The project is based on a 2019 World Health Organization report that found the arts can boost mental health, reduce the impact of trauma and lower the risk of cognitive decline, frailty and “premature mortality,” among other upsides.
Art can help relax the mind — as a sort of preventative medicine — and visits to museums require getting up and out of the house with physical activity like walking and standing for long periods.
Neuchatel council member Julie Courcier Delafontaine said so far, some 500 prescriptions have been distributed to doctors around town, and the program costs very little: 10,000 Swiss francs (about $11,300) have been budgeted for it.

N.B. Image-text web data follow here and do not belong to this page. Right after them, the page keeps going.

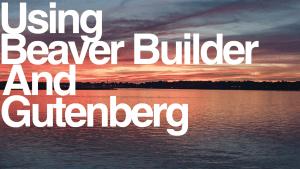 GutenbergBeaverBuilder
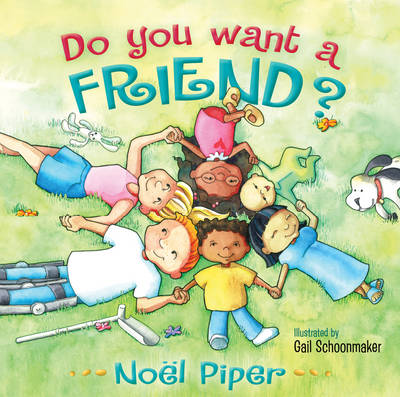 Do You Want a Friend? by Noel Piper, Gail Schoonmaker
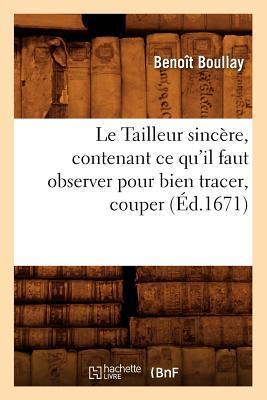Le Tailleur Sincere, Contenant Ce Qu'Il Faut Observer pour Bien Tracer, Couper (ed.1671)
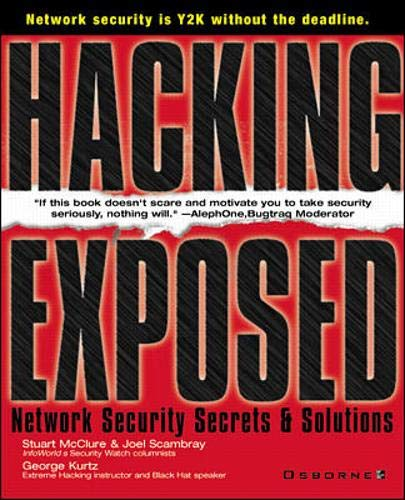 Hacking Exposed: Network Security Secrets & Solutions: McClure, Stuart;Scambray, Joel;Kurtz,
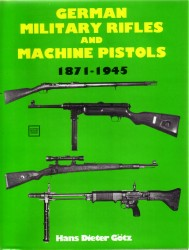 German Military Rifles and Machine Pistols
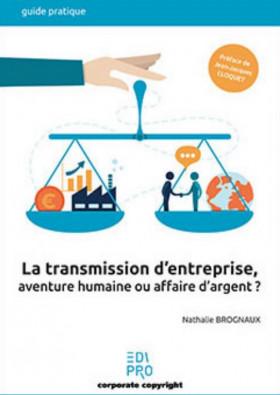 La transmission d'entreprise, aventure humaine ou affaire d'argent ?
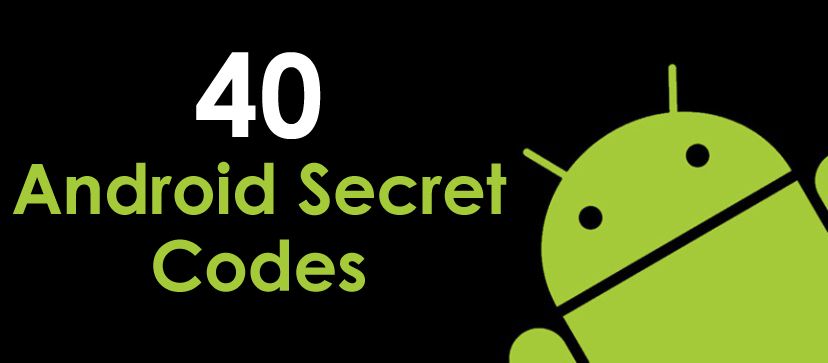 40 android secret codes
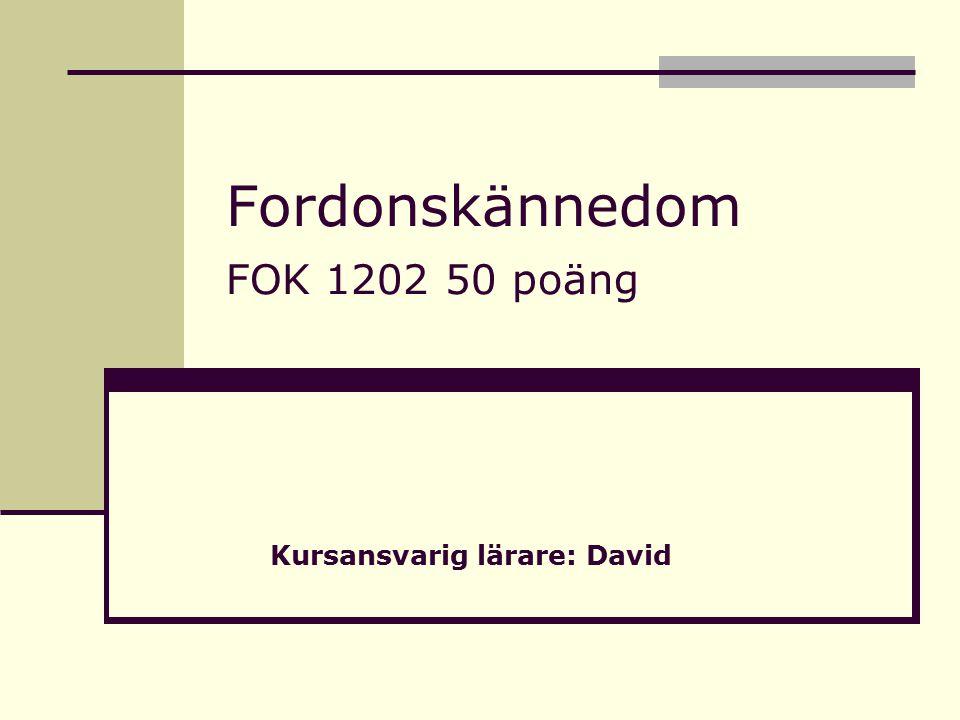 Fordonskännedom FOK 1202 50 poäng Kursansvarig lärare: David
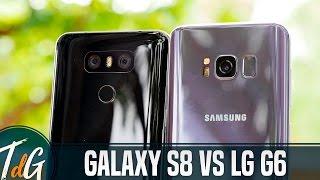 Samsung Galaxy S8 vs LG G6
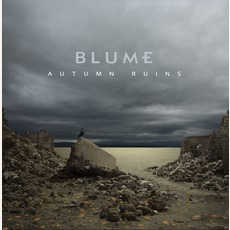 Autumn Ruins (Limited Edition) mp3 Album by Blume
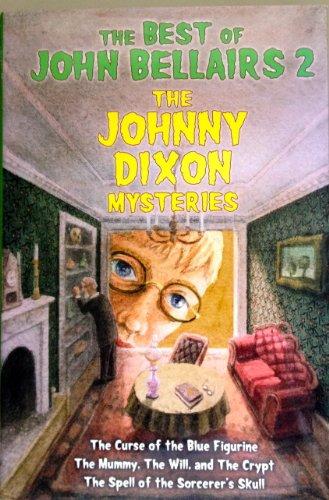 The Best of John Bellairs 2 the Johnny Dixon Mysteries: Bellairs, John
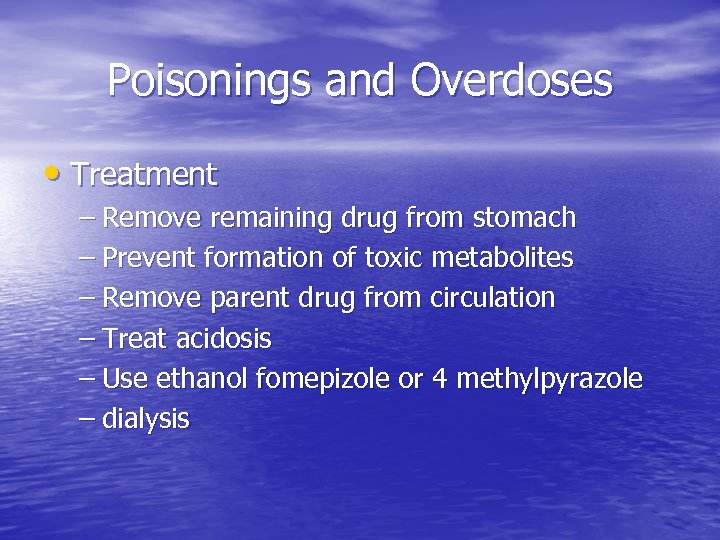 Poisonings and Overdoses • Treatment – Remove remaining drug from stomach – Prevent formation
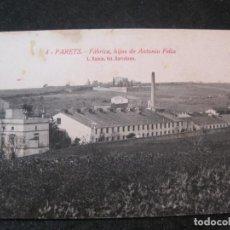 Postales: PARETS-FABRICA HIJOS DE ANTONIO FELIU-ROISIN-4-POSTAL ANTIGUA-(85.009). Lote 294443588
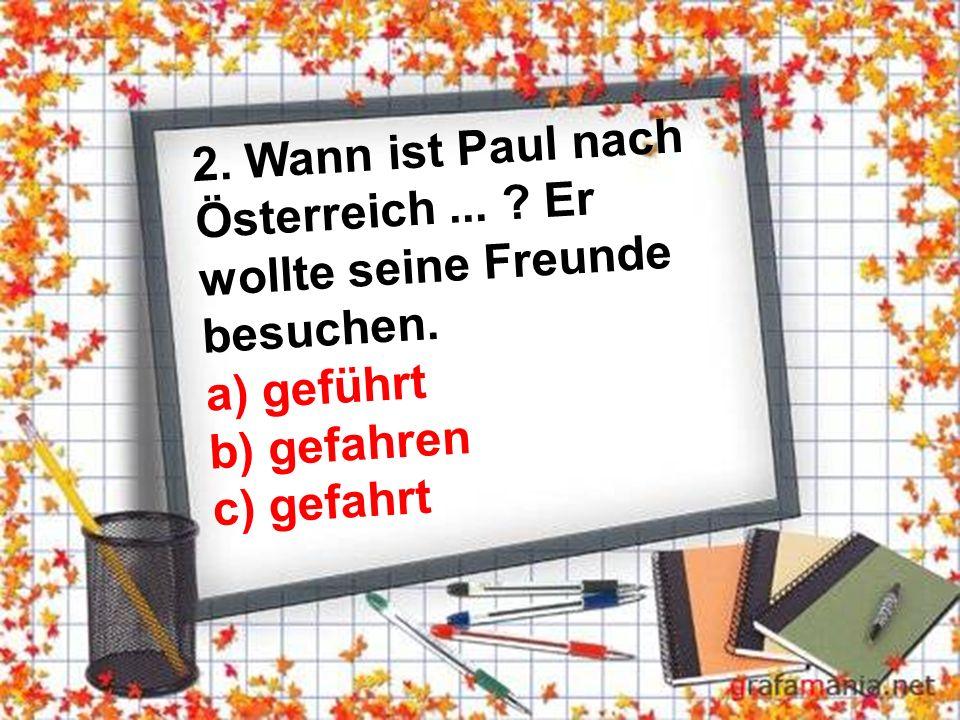 2. Wann ist Paul nach Österreich... Er wollte seine Freunde besuchen.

If successful, local officials could expand it to other artistic activities like theater or dance, Courcier Delafontaine said.
The Swiss national health care scheme doesn’t cover “culture as means of therapy,” but she hopes it might one day, if the results are positive enough.
Marianne de Reynier Nevsky, the cultural mediation manager in the town of 46,000 who helped devise the program, said it built on a similar idea rolled out at the Fine Arts Museum in Montreal, Canada, in 2019 – and many types of patients could benefit.
Part of the idea is to get recalcitrant patients out of the house — and walking more.
He said a wider rollout is planned once a control group is set up.